The Earth's surface falls when water weighs it down, and when the water is removed it starts to rise. "This suggests that the solid Earth has a greater capacity to store water than previously thought," says research scientist Donald Argus of NASA's Jet Propulsion Laboratory (JPL) in a press statement. Argus and his team also found that once snow and rainfall came back to the Sierras, the range started shrinking again, currently down 12 millimeters.

The Sierra Nevadas mainly reside in California and Nevada, and Argus' team relied on data from 1,300 GPS stations that have been placed in western mountain ranges from 2006 through October 2017. Installed as part of the National Science Foundation's Plate Boundary Observatory, the GPS stations measure subtle tectonic motion, monitoring active fault lines, and volcanoes. Highly sensitive, these stations can collect continuous data up to five times a second and detect changes of even a few millimeters.

The water lost from within the fractured rocks of the Sierras amounted to a stunning 10.8 cubic miles of water. While the water is inaccessible to humans, it is equivalent to 45 times as much water as the city of Los Angeles uses in a year.

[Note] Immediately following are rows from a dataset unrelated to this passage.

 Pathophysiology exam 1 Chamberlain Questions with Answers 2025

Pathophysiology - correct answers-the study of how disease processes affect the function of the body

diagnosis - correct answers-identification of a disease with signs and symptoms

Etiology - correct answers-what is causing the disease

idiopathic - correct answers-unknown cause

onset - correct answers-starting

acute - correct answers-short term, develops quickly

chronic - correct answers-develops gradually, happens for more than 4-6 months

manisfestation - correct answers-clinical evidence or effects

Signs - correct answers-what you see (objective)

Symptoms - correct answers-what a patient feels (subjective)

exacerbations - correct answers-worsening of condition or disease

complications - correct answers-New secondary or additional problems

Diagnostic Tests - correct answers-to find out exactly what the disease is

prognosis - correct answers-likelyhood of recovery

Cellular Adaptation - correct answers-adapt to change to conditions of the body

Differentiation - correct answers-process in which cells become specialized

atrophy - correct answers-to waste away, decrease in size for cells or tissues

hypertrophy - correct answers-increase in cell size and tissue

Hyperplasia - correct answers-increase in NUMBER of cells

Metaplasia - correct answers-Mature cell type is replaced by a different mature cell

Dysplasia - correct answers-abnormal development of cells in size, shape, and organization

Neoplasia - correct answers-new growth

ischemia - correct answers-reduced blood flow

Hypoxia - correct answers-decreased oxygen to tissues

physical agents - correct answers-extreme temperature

"One of the major unknowns in mountain hydrology is what happens below the soil," says JPL water scientist Jay Famiglietti, who worked on the study. "How much snowmelt percolates through fractured rock straight downward into the core of the mountain?"

When tectonic plates aren't active, the rules of physics still shape what mountain ranges look like. There are a number of factors at play with how mountains moved, but the NASA team accounted for tectonic plates, volcanic activity, and high-and low-pressure weather systems while solely measuring the effects of water.

Famiglietti hopes the study will prod scientists to further look at water trapped within mountains. "What does the water table look like within mountain ranges? Is there a significant amount of groundwater stored within mountains? We just don't have answers yet, and this study identities a set of new tools to help us get them."